Improving the clustering accuracy of Kmeans by simulated annealing

Source: Internet
Author: User

Improving the clustering accuracy of Kmeans by simulated annealing

Kmeans algorithm is an unsupervised clustering algorithm, because the principle is simple and widely used in the industry, generally encountered in practice clustering problems will tend to use Kmeans to try a look at the results. In my work, I have had many practices in Kmeans, such as user behavior Clustering (mapreduce version), Image Clustering (MPI version), etc. In practice, however, it is found that the initial point selection is closely related to the clustering result, and if the initial point is improperly selected, the clustering result will be poor. In order to solve this problem, this paper tries to combine the heuristic algorithm of simulated annealing with Kmeans clustering, which shows that this method has good effect, and it has been popularized in practice.

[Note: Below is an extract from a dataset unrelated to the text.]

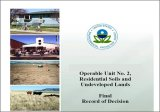 Final Record of Decision document detailing the approach used to clean up a Superfund site.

K-means algorithm: Input: Number of clusters K, and data containing N data objects. Output: K clusters that meet the minimum variance criteria. Process flow: (1) Select K objects from N data Objects as initial cluster centers, (2) loops (3) to (4) until each cluster no longer changes (3) calculates the distance from each of the objects to these central objects based on the mean value (the center object) of each cluster object and re-dividing the corresponding objects according to the minimum distance; (4) recalculate the mean of each (changed) cluster (center object)

1.1 Step 1

1.2 Step 2

1.3 Step 3

1.4 Step 4

1.5 Step 5

2 The relationship between the initial point and the cluster result

The results of K-means are closely related to the selection of initial points, and are often trapped in local optimality.

2.1 Examples

The selection of the initial point as a practical example will affect the clustering result. The first 3 center points (red, green, blue, three) are randomly initialized, all data points are not clustered and all are marked red by default, as shown in:

The final result of the iteration is as follows:

If the initial point is as follows:

Will eventually converge to such a result:

3 workaround

How to solve it? In practice, we randomly initialize multiple batches of the initial center point, then cluster the initial centers of different batches, and then select a relatively superior result after running. This method not only is not enough automatic, but also has the big probability to get the better result. At present, more research is to combine simulated annealing, genetic algorithm and other heuristic algorithms with Kmeans clustering, which can greatly reduce the dilemma of local optimization. Is the simulated annealing algorithm flowchart.

4 Combat

"On paper to get the final feel shallow, know this matter to preach", only know the principle and not to practice can never deep grasp a certain knowledge. I realized the Kmeans algorithm based on simulated annealing and the common Kmeans algorithm for comparative analysis.

4.1 Experimental Steps

1) First we randomly generate two-dimensional data points for clustering.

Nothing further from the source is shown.